### Short exercise 1:
From the card collecting blog posts, write out the passage that starts at the words "When I saw this" and ends after the words "time soon, either....".
### Short exercise 2:
Using the card collecting blog posts, explain how the writer ended up with more than 2000 football cards despite not collecting football.

Monday, March 30, 2020

I actually bought a football card

It is not something I do very often...I've bought a grand total of three football cards and one of them was from an insert set that had cars in it, so it wasn't even a football football card. But this one was...
When I saw this in a local dealer's box, I laughed out loud and had to have it. It's from the 1999 MVP Draw Your Own Trading Card Winners set, and I guess you might be able to say it is also a car card...but not really.

I actually got it a couple of years ago and had forgotten I had scanned it. When I was uploading the football cards by season to the Cardboard History Gallery I saw it in there and finally wrote up the post. Even though I don't actively collect football I will take people's castoffs and rejects and I have accumulated over 2000 of them that way.

This is my 800th published post on Cardboard History. Holy mackerel, that's a lot. Not stopping any time soon, either....

Thursday, March 26, 2020

Curly

I just heard that Curly Neal has died at age 77. Man, that stinks. Curly is a legend, and also the only professional basketball player I've ever met. Star of the Harlem Globetrotters, he would also be known to people outside basketball for being part of the cartoon shows featuring them, including several guest appearances/team ups with Scooby Doo.



 In 1991, Curly and another Globetrotter came to James S. Evans Elementary, where I was a 1st grade student, and gave our school a display. I remember it, but I have no photos, unfortunately. I am 99% sure I did get a photo with him, but it's lost to storage unit/history. I remember he was just as cool in real life as he seemed on TV.

These are the only three cards of Curly Neal in my collection. All come from the 1971 Fleer Harlem Globetrotters set.

Rest in Peace Curly Neal.

(Stored entries)
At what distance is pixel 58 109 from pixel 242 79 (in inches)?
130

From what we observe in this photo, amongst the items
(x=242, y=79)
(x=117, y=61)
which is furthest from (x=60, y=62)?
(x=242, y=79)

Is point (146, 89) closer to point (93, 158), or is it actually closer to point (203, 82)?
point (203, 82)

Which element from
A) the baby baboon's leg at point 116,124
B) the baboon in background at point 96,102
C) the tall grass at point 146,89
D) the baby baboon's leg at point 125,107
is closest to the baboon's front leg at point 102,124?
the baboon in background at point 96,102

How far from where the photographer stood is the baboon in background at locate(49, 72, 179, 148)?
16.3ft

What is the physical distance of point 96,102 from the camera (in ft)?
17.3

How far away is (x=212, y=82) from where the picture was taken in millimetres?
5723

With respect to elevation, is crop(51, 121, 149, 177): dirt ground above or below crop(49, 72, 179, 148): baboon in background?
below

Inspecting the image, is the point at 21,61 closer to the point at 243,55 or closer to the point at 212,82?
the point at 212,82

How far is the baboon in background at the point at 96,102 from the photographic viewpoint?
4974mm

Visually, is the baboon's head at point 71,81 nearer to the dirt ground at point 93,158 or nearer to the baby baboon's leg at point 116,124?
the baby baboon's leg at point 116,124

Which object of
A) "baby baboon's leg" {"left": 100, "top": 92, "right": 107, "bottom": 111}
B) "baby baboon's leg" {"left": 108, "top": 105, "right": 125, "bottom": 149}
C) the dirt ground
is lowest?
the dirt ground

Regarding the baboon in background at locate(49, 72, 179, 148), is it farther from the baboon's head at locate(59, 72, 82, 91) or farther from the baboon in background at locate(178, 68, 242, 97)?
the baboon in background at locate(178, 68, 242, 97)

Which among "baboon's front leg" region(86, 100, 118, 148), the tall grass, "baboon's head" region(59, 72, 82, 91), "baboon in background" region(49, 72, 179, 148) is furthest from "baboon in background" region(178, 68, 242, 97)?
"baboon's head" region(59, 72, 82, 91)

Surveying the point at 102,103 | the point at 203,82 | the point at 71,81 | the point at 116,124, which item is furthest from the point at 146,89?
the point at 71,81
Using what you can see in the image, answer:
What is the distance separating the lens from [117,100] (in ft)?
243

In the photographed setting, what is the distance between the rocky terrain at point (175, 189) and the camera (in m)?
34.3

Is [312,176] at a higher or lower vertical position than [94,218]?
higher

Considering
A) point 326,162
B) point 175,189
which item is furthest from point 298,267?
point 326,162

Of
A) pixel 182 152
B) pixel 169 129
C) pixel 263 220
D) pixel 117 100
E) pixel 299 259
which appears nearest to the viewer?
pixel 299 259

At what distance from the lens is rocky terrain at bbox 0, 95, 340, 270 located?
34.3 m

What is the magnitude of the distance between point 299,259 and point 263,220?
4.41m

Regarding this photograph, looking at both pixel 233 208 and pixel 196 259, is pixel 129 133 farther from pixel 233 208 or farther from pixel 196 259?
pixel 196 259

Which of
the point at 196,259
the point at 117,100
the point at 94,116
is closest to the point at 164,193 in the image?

### Exercise output 1:
When I saw this in a local dealer's box, I laughed out loud and had to have it. It's from the 1999 MVP Draw Your Own Trading Card Winners set, and I guess you might be able to say it is also a car card...but not really.

I actually got it a couple of years ago and had forgotten I had scanned it. When I was uploading the football cards by season to the Cardboard History Gallery I saw it in there and finally wrote up the post. Even though I don't actively collect football I will take people's castoffs and rejects and I have accumulated over 2000 of them that way.

This is my 800th published post on Cardboard History. Holy mackerel, that's a lot. Not stopping any time soon, either....

### Exercise output 2:
The writer does not actively collect football cards but takes the castoffs and rejects that other people pass along. Over time, that habit has built up a pile of more than 2000 of them.